A deadly and costly disaster

In April 1986, one of the deadliest nuclear disasters in history took place. An out-of-date design, lack of regulation and operator error combined to cause an explosion and fire at a nuclear reactor near the Ukrainian town of Chernobyl.

The total amount of radiation that resulted has been estimated as having 400 times the potency of the bomb dropped on Hiroshima in 1945.

Initially, the authorities tried to get away with evacuating the 50,000 people living in the nearby town of Pripyat (3km from the power plant). With evidence that radiation was spreading, they took the unprecedented step of creating an exclusion zone within 30km of the reactor.

They also launched a massive operation to prevent another explosion at the reactor and decontaminate the land. In the end, 200,000 people had to move.

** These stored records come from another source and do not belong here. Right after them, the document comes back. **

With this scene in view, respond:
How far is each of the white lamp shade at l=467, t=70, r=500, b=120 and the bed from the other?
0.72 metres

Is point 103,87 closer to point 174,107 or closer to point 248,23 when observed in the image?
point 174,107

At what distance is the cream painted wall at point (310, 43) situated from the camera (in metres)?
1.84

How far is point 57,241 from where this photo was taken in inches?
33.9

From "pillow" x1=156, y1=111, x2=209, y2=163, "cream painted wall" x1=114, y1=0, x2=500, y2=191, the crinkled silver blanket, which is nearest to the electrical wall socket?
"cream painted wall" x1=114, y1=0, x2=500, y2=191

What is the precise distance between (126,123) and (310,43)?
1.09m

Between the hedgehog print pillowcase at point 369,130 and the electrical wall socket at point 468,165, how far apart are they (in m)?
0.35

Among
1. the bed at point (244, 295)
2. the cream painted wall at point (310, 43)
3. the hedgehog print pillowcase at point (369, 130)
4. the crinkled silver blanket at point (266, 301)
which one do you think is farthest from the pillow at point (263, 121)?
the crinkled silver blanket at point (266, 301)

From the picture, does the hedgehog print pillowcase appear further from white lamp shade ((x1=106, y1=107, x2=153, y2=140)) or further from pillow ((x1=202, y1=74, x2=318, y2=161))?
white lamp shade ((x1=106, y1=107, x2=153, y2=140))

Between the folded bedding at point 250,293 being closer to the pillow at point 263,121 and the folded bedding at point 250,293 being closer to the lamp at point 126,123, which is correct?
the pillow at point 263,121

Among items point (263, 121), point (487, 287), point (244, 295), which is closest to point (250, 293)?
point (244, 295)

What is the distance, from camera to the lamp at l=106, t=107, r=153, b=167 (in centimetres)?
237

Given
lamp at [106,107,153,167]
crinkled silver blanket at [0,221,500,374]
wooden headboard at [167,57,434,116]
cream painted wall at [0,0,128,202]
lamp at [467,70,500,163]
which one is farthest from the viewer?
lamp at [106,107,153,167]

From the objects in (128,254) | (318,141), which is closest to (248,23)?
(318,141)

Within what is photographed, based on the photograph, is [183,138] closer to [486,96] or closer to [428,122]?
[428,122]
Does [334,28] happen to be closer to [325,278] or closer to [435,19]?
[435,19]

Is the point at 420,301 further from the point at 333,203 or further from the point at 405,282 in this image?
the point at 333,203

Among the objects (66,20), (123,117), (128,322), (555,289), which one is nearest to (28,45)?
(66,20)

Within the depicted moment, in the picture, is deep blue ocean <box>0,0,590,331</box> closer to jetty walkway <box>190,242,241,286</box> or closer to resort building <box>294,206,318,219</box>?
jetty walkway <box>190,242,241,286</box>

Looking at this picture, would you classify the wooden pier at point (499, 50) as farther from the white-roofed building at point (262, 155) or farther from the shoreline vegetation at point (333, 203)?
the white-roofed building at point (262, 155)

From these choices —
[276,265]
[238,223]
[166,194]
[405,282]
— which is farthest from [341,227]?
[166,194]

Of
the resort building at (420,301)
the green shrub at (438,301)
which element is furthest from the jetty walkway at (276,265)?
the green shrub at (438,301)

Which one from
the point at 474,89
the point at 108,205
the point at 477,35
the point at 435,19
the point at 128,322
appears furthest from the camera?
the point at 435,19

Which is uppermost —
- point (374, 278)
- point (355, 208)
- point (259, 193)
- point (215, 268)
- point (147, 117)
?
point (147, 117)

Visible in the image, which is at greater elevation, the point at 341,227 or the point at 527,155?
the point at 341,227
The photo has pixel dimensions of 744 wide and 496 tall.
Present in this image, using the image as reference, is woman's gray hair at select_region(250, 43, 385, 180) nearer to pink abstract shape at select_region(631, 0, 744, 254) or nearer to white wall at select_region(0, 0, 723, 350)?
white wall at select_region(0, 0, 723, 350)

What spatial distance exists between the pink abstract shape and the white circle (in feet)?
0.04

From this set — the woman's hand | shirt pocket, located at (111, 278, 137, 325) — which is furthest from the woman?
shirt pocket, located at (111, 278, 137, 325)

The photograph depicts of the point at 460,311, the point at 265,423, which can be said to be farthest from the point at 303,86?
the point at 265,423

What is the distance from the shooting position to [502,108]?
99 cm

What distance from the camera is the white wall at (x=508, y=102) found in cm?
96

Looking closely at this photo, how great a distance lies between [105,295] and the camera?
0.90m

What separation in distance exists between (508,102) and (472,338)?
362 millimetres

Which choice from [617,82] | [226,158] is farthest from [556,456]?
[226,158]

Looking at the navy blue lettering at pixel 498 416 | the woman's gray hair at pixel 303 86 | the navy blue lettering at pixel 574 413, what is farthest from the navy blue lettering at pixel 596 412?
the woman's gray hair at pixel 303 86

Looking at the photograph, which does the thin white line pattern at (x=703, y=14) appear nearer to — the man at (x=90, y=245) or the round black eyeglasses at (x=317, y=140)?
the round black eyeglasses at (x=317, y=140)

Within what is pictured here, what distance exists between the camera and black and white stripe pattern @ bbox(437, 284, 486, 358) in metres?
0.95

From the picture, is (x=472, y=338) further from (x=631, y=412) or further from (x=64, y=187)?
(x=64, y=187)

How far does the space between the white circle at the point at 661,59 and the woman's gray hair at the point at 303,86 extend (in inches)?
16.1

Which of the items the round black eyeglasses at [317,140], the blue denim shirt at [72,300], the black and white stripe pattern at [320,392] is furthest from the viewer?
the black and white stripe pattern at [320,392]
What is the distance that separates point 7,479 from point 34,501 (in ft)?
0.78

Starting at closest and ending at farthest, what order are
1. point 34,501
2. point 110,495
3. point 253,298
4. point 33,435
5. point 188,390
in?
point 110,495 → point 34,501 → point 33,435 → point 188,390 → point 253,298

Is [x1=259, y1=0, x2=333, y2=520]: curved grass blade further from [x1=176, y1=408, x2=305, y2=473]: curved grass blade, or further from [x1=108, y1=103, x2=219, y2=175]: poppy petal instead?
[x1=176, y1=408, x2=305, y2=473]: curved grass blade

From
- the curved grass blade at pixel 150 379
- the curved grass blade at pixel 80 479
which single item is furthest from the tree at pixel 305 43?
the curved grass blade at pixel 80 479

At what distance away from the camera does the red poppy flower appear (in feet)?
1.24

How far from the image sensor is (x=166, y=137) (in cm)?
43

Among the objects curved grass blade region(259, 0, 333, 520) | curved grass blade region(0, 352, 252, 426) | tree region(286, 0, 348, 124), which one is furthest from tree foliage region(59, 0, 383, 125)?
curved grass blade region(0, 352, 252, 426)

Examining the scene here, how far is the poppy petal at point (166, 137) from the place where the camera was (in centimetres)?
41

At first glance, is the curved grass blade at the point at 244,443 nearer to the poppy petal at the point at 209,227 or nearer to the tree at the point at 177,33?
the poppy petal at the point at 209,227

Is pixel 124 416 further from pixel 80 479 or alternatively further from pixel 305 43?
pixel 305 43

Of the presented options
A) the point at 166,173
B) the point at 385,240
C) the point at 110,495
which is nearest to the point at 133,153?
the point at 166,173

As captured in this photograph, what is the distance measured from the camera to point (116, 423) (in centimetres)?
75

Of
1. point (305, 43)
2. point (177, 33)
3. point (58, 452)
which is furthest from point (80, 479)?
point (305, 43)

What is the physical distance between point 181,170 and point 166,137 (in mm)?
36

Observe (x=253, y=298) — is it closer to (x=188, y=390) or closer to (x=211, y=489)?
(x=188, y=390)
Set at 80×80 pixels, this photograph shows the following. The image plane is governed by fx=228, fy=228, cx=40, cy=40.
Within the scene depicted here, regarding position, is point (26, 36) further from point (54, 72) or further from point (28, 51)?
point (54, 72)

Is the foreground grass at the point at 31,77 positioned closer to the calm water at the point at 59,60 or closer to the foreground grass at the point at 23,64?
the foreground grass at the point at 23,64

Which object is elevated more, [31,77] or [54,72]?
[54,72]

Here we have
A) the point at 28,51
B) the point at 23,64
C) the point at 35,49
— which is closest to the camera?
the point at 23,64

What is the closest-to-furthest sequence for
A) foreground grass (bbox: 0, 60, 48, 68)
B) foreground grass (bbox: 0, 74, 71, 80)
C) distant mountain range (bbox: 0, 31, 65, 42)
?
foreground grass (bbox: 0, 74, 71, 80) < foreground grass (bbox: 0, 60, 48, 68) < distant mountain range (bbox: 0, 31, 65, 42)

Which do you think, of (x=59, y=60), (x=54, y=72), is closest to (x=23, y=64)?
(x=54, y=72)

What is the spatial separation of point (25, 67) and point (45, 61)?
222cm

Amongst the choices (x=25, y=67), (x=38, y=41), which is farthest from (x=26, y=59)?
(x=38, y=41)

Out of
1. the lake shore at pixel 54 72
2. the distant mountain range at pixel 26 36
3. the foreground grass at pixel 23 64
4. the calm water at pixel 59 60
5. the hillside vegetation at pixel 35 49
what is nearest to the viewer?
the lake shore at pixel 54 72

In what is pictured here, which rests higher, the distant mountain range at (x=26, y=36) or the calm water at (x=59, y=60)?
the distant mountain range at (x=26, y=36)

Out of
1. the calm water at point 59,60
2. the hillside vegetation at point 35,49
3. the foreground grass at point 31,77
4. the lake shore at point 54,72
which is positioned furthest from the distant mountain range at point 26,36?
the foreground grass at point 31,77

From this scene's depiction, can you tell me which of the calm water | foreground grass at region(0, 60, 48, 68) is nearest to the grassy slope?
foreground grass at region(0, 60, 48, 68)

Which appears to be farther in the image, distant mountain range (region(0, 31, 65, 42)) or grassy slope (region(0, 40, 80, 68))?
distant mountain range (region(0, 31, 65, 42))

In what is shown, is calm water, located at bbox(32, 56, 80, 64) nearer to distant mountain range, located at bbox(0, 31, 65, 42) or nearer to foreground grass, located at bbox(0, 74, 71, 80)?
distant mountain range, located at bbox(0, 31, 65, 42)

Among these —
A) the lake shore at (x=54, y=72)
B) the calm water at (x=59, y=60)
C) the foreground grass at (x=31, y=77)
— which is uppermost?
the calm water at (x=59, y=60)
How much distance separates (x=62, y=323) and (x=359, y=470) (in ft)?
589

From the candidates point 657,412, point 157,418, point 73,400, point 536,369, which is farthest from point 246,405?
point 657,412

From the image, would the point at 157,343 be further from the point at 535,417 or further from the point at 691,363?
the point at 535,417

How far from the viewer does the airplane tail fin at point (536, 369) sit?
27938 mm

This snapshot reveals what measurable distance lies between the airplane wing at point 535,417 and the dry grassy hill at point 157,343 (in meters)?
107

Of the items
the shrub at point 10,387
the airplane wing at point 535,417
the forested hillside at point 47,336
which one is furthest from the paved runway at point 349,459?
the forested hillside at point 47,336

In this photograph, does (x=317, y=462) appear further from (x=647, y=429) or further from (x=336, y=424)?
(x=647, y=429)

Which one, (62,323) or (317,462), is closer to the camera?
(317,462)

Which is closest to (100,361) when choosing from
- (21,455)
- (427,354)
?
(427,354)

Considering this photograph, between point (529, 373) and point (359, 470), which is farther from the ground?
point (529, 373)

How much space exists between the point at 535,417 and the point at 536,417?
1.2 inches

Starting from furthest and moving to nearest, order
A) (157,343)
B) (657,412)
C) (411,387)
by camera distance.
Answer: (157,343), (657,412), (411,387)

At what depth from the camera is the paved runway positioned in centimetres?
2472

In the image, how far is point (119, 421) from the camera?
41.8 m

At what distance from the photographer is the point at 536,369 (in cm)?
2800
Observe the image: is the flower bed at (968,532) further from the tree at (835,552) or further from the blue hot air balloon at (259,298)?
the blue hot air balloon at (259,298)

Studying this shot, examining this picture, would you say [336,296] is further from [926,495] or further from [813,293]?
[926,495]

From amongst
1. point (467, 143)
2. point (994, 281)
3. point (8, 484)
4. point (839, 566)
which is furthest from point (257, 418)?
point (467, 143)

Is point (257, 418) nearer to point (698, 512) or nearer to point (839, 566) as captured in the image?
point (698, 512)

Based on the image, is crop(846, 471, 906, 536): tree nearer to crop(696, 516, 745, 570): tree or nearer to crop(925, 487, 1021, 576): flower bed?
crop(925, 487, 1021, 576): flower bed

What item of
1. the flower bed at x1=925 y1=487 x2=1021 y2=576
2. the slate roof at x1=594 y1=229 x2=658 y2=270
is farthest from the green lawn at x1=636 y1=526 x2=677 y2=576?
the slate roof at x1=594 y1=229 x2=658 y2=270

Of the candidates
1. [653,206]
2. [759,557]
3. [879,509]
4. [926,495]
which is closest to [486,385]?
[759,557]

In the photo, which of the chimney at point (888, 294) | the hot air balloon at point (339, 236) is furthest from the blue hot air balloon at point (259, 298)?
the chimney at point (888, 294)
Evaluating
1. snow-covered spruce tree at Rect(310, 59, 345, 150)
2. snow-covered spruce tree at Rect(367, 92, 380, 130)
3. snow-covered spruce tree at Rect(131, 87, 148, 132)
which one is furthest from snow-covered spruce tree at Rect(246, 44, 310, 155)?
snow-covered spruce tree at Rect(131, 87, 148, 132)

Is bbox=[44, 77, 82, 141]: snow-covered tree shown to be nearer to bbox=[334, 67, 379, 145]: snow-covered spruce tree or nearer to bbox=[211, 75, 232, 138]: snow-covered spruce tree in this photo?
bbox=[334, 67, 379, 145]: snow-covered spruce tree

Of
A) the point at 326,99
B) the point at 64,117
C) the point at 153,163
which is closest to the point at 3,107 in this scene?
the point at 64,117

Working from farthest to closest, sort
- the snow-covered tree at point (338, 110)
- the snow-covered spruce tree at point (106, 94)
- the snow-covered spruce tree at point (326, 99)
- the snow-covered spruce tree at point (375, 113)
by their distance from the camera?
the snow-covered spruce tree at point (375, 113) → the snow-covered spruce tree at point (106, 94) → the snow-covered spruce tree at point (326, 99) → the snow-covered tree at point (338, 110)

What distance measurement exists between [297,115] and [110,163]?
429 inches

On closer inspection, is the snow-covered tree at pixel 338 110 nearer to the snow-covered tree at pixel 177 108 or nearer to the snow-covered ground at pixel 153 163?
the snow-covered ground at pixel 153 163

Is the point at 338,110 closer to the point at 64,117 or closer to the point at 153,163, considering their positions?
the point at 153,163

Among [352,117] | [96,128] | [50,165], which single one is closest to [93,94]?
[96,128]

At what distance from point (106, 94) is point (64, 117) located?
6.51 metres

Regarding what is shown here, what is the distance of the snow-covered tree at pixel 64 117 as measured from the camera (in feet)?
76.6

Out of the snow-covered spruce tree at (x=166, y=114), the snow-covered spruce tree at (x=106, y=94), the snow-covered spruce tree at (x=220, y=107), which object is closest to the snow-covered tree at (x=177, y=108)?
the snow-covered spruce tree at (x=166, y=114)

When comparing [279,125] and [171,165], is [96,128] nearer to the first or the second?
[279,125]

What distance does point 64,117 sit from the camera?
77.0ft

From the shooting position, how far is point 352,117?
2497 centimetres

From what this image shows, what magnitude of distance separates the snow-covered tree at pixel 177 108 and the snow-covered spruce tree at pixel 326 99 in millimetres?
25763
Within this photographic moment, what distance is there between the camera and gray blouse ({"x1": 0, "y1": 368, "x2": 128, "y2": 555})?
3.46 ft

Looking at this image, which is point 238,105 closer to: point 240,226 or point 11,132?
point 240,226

Due to the complexity of the task, and the fact that radiation limited the amount of time that workers could spend on the clean up, around 700,000 people ended up being involved.

Soviet estimates put the cost of the clean up at $18bn ($39bn in today’s money). Other estimates put the cost to neighbouring Belarus alone at $235bn. Even today Ukraine spends 5% of its total spending on special pensions and healthcare benefits. Former Soviet leader Mikhail Gorbachev believes the cost of Chernobyl sped up the collapse of the USSR.

Nuclear fallout spread across Europe, carried by winds. While scientists believe that it had a minimal impact on public health, it led to a backlash against nuclear power. In 1987, a public referendum led to Italy phasing out its nuclear plants by 1990.